» ABOUT THIS TASK: A word-for-word copy of the data, with no images, is the required answer.

» GIVEN MATERIAL:
▼▼▼
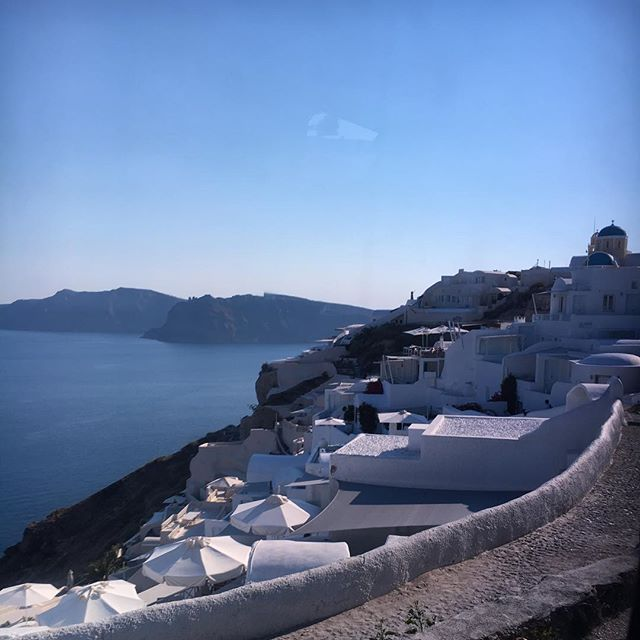 🗣New Post Alert!!! * Call Rick Ross because I'm taking the blog to Santorini. PLEASE know that pictures don't do it justice. Please know that this might have been the most beautiful place I have seen yet. Please know if a Greek man proposed to me, it could go down. 😊😊😊 * In all seriousness, I suggest you run on over to the blog and read about how I turned up and down in the most gorgeous of islands. 🇬🇷 ✨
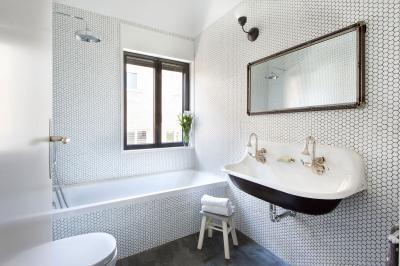 Régies mosdó a fürdőben - fürdő / WC ötlet, klasszikus stílusban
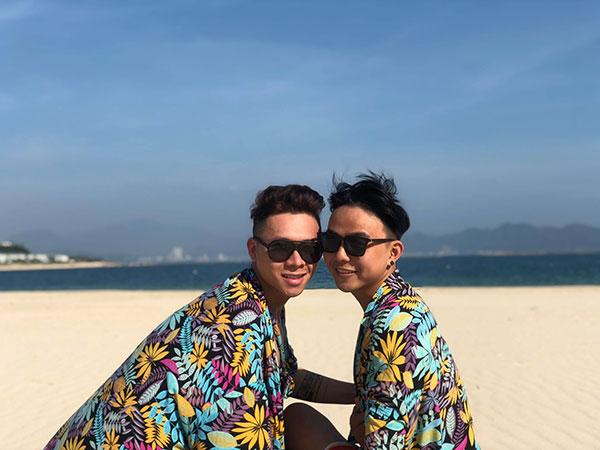 Cặp đồng tính nam yêu xa qua mạng, 3 tuần gặp chụp 4 ngàn tấm ảnh 8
▲▲▲
» ANSWER SECTION:
 🗣New Post Alert!!! * Call Rick Ross because I'm taking the blog to Santorini. PLEASE know that pictures don't do it justice. Please know that this might have been the most beautiful place I have seen yet. Please know if a Greek man proposed to me, it could go down. 😊😊😊 * In all seriousness, I suggest you run on over to the blog and read about how I turned up and down in the most gorgeous of islands. 🇬🇷 ✨
 Régies mosdó a fürdőben - fürdő / WC ötlet, klasszikus stílusban
 Cặp đồng tính nam yêu xa qua mạng, 3 tuần gặp chụp 4 ngàn tấm ảnh 8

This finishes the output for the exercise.